今日府上主子们都出了门,门房的婆子也不好拿着规矩压秦宸,现在秦家下人都看出来了,老太太压根不管四小姐,四小姐呢,也没把老太太放在眼里。
“小姐,真是太过分了,韩家那边送了帖子来,老太太也不知会一声,提都不提,悄悄带着其他姑娘少爷去看龙舟赛,奴婢听说没有帖子是不能进去的,小姐,您看咱们怎么办,小少爷想看龙舟赛呢!”马车里颖儿碎碎念了一叨。
邱菊向来息事宁人一边抱着小木墩一边建议道:“小姐,要不咱们今日带着小少爷去市肆吧,少爷喜欢什么买一点也好!”

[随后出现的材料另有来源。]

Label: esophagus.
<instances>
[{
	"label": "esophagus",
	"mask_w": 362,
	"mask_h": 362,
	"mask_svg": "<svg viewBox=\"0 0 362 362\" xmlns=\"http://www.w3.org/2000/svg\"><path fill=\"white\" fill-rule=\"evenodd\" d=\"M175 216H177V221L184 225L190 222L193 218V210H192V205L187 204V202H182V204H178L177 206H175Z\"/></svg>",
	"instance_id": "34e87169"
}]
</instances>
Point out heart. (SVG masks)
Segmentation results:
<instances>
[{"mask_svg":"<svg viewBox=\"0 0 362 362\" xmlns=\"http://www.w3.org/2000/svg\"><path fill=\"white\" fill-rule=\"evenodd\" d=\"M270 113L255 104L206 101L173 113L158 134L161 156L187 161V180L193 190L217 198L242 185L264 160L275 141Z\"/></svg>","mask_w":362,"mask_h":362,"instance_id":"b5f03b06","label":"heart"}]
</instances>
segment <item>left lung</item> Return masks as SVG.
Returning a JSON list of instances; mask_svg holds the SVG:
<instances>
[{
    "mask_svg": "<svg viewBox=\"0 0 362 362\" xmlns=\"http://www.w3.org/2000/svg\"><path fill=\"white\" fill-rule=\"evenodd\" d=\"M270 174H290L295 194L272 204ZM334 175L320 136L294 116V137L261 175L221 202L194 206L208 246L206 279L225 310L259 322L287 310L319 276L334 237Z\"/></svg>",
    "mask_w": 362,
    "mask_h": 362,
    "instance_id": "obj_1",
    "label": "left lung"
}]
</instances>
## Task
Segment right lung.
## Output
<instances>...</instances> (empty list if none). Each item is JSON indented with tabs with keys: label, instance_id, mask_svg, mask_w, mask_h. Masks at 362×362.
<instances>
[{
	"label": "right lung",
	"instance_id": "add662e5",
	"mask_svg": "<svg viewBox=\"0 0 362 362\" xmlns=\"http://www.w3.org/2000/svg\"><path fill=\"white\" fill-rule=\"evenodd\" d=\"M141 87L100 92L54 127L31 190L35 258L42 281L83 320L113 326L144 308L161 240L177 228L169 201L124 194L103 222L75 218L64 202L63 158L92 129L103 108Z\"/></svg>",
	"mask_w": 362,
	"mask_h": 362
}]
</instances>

她话没说完,小木墩就嗷嗷抗议,睁着圆啾啾的眼睛望着秦宸,“龙舟赛!”
秦宸觉得不能惯着他,“你也知道了,没有帖子进不去,我只说了带你出来玩,没说去龙舟赛,你自己选择,要么回去,要么去市肆玩!”
小木墩不说话了,耷拉着脑袋委屈巴巴的。
大家又心疼又笑。
恰在这时,马车突然一顿,车里的人差点往外栽去,幸好一个抱着一个相互搀住了。
“怎么回事?”颖儿皱起眉头大声朝外问道。
她话音一落,就听到外头鸡飞狗跳的声音。
“小兔崽子,你给我站住,敢偷爷的东西,你不要命了!”
敢情是捉贼呢!
小木墩好奇心重,立马爬了出去,大家无奈,都跟着出了马车。
秦宸扫了一眼,就看到刚刚从这里飞奔过去一个小飞贼,弄得鸡飞狗跳,将街两边摆着的摊儿都给弄翻了。